## DATA UNDER STUDY

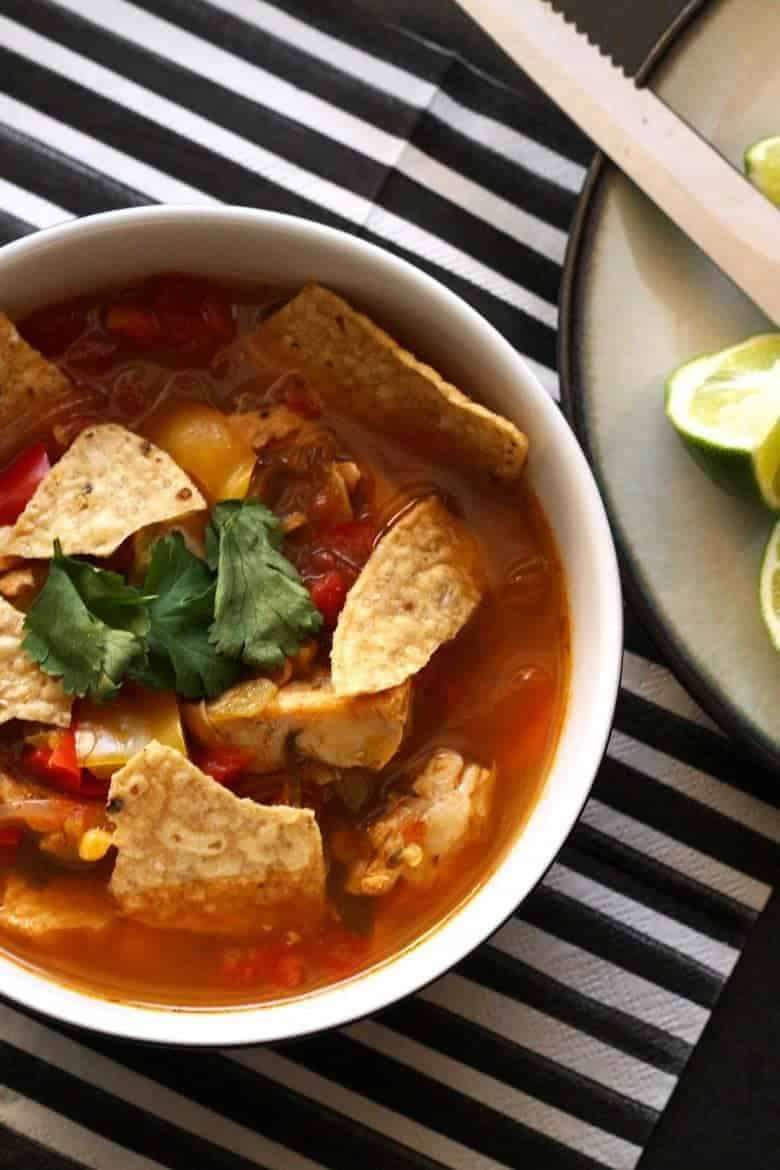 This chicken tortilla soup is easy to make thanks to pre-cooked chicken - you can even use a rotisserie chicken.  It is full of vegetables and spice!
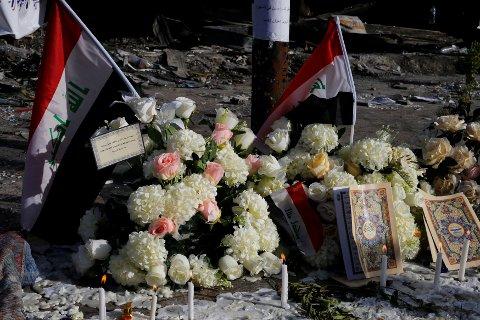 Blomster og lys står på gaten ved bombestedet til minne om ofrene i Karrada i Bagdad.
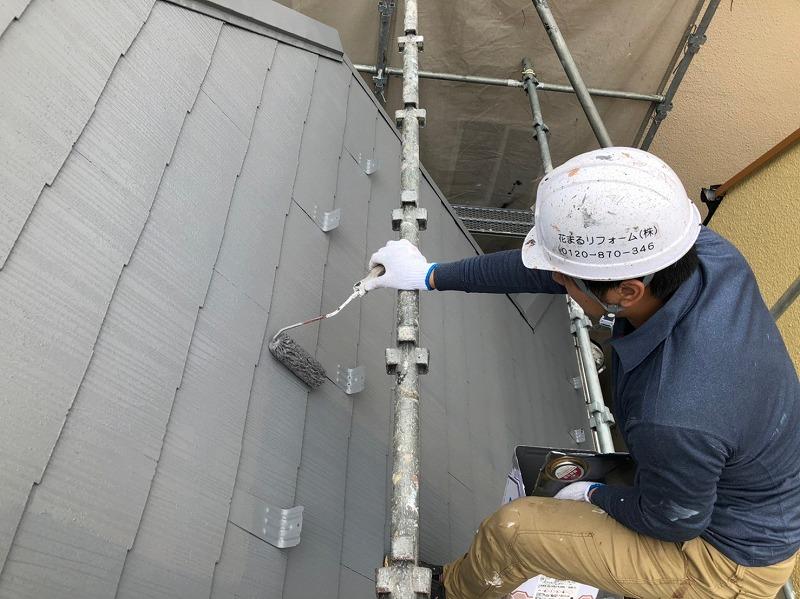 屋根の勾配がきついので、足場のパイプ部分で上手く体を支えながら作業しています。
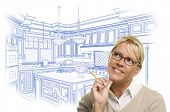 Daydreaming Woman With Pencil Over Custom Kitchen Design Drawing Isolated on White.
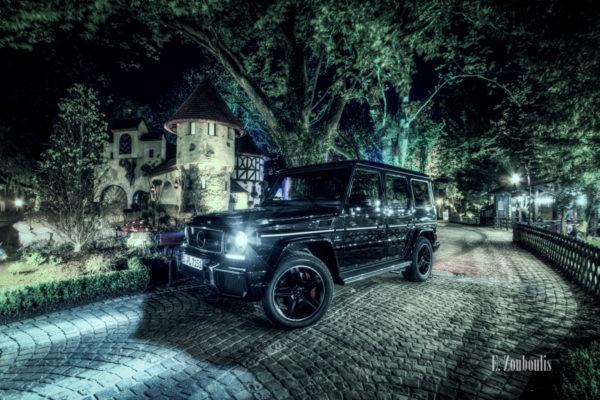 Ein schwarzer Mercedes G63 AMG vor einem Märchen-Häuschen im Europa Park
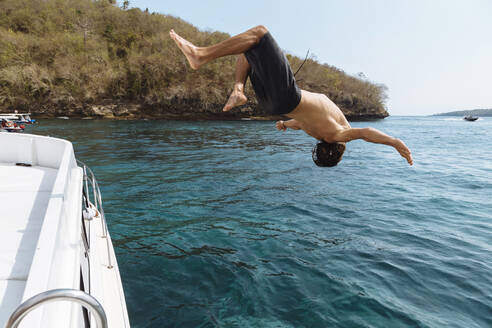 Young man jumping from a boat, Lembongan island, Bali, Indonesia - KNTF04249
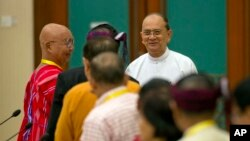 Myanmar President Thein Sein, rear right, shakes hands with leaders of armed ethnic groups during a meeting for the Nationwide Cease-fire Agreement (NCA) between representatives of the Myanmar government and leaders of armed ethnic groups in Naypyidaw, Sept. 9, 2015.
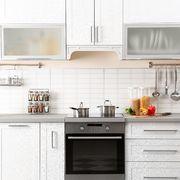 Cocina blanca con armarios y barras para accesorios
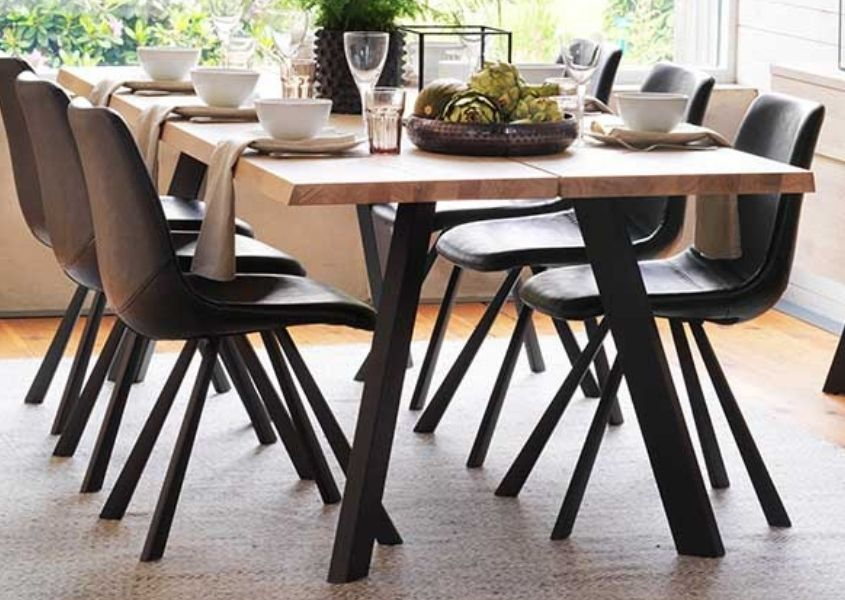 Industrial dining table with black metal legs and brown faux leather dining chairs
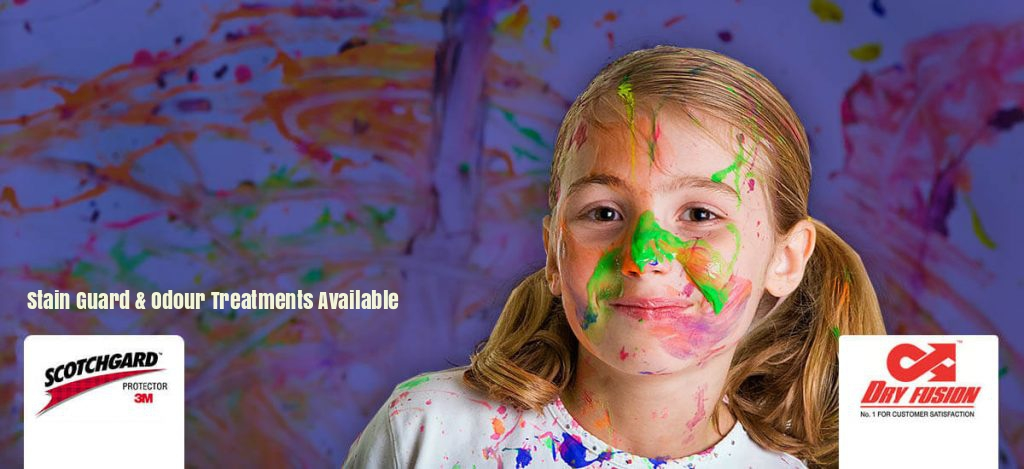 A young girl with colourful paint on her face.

## PROBLEM REQUIREMENTS
Copy the listing word for word, excluding its pictures.

## SOLVED PROBLEM
 This chicken tortilla soup is easy to make thanks to pre-cooked chicken - you can even use a rotisserie chicken.  It is full of vegetables and spice!
 Blomster og lys står på gaten ved bombestedet til minne om ofrene i Karrada i Bagdad.
 屋根の勾配がきついので、足場のパイプ部分で上手く体を支えながら作業しています。
 Daydreaming Woman With Pencil Over Custom Kitchen Design Drawing Isolated on White.
 Ein schwarzer Mercedes G63 AMG vor einem Märchen-Häuschen im Europa Park
 Young man jumping from a boat, Lembongan island, Bali, Indonesia - KNTF04249
 Myanmar President Thein Sein, rear right, shakes hands with leaders of armed ethnic groups during a meeting for the Nationwide Cease-fire Agreement (NCA) between representatives of the Myanmar government and leaders of armed ethnic groups in Naypyidaw, Sept. 9, 2015.
 Cocina blanca con armarios y barras para accesorios
 Industrial dining table with black metal legs and brown faux leather dining chairs
 A young girl with colourful paint on her face.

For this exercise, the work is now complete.